As a writer and social activist, Mahasweta Devi, who was born into a family of writers and social workers in what is now Bangladesh, immersed herself in the lives of India’s poor to chronicle the injustices against them in fiction.

She received numerous prestigious awards for her intellectual scholarship including the Roman Magsaysay Award (nicknamed the ‘Asian Nobel prize’), the Jnanpith and Padhma Shri awards. However, these awards cannot be the representatives for the rich tradition of writings that has been left behind for future generations. Her struggle, often reflected in her work, introduces a unique style in exploring subalternity.

In fact, her writings are an anomaly to the myth that survives within the academic scholarship. This is the myth of a separation between field and text, a debate that has drawn responses from across the disciplines and continues to survive through works that advocates for one over the other and so on.

Mahasweta Devi’s powerful publications on themes of social realism, caste and most important, Adivasi (indigenous people) allows the readers to meander through the complex, often intense, struggle faced by the most defenseless people on the map of nation-state. Even when negotiating language differences, Devi’s words never fails to construct her character as docile, disempowered.

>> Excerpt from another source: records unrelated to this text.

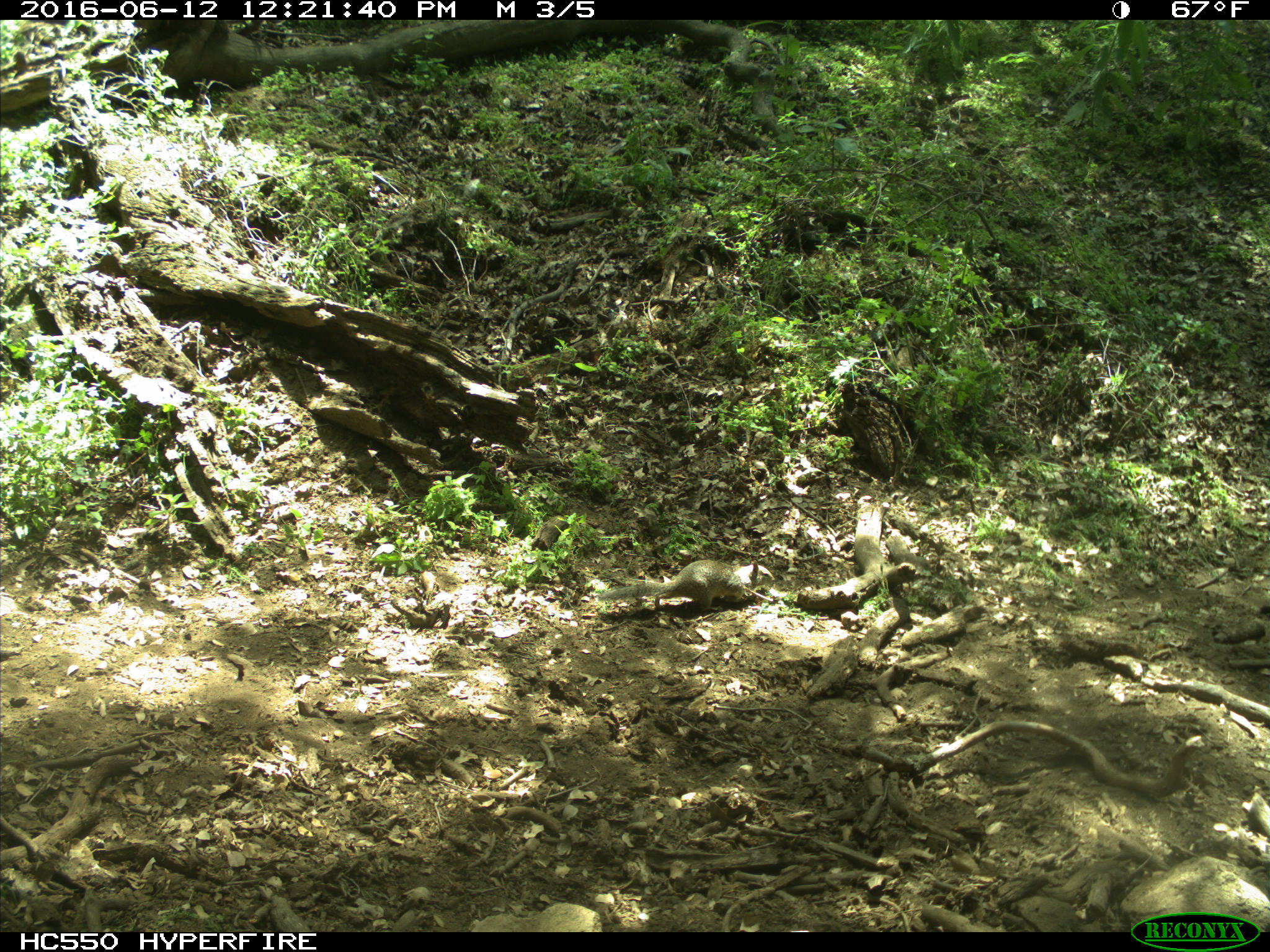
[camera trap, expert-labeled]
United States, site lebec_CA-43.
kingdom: Animalia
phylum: Chordata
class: Mammalia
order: Rodentia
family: Sciuridae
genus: Otospermophilus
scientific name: Otospermophilus beecheyi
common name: california ground squirrel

Her writings are drawn from personal ‘field’ experiences and ‘texts’ reflect the interaction between the two and emerge organically as one. They are written with clarity and powerful metaphors that push the frontiers of the reader’s imagination and create a visual-scape where one can sense the organic interplay of field and text. This is suggestive of the fearless relationship she had with the Adivasi communities, which she refuses to call ‘tribal’ because of the word’s colonial connotations, and spilled the ink about the same within her writings.

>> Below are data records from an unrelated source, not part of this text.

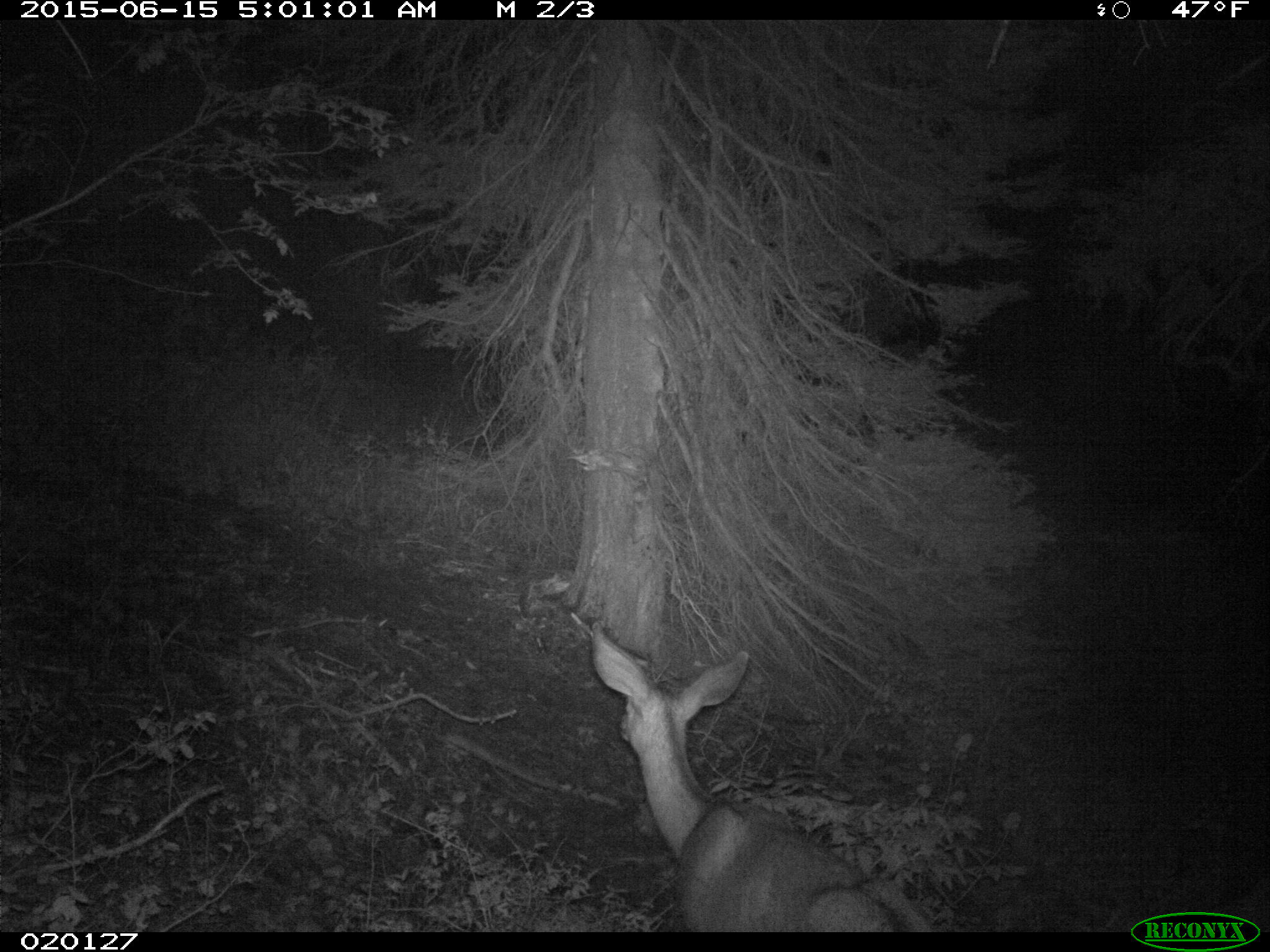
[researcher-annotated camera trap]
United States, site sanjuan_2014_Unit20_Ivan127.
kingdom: Animalia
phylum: Chordata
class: Mammalia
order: Artiodactyla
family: Cervidae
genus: Odocoileus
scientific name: Odocoileus hemionus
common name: mule deer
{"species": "Odocoileus hemionus (mule deer)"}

A prolific writer, Devi left behind an impressive collection of more than 100 novels and short stories encompassing themes of dispossession, rebellion, insurgencies and student movements in Calcutta. Written mainly in Bengali, but incorporating ‘tribal’ dialects, these works have been translated into English, Japanese, Italian, French and several Indian languages.

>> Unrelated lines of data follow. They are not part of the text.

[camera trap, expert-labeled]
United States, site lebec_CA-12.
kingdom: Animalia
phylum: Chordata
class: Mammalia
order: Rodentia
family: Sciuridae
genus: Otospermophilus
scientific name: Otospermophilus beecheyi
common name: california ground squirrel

Her first novel, Jhansi Rani (The queen of Jhansi), reconstructs the character of Laxmibai, a leading figure in the 1857 Indian Rebellion, who lost her life at the hands of colonisers. This powerful reclamation of history and historiography catapulted Devi into the world of ‘writing’.

But a major breakthrough, especially for the global reception of her work, came with the English translation of Imaginary Maps by Gayatri Spivak Chakravorty, considered one of the most influential postcolonial intellectuals. The translation brought one of the most poignant and succinct accounts of the struggle into global literary circulation.

However, what struck me as a non-native Bengali speaker is the recognition of what Devi gives to the rich oral tradition, Kathas, myths, storytelling and so on. There is beautiful illustration in her book, Chotti Munda and his Arrow, in which she noted: ‘These Adivasis do not find anyone writing about them, and they do not have script. They compose the stream of events into song, into words, they become something… a continuity. Their history is like a big flowing river going somewhere, not without a destination. Not without.’(P.10).

These lines reflect the immersion of Devi’s life into the rich history-writing practices and an unusual and indomitable spirit fighting together for causes that affected them. There is a plethora of work that has been produced by Devi, and each one of them is unique in delivering the insightful themes of social realism.

I get constant motivation from her work, which is so powerful and full of imagination. The narratives speak of the people’s history and experiences. As Spivak would say, they are ‘telling history’.

Rahul Ranjan is a PhD student at the Institute of Commonwealth Studies at the School of Advanced Study, University of London. His research focuses on ‘oral history, Adivasi and the land question in Jharkhand (India)’.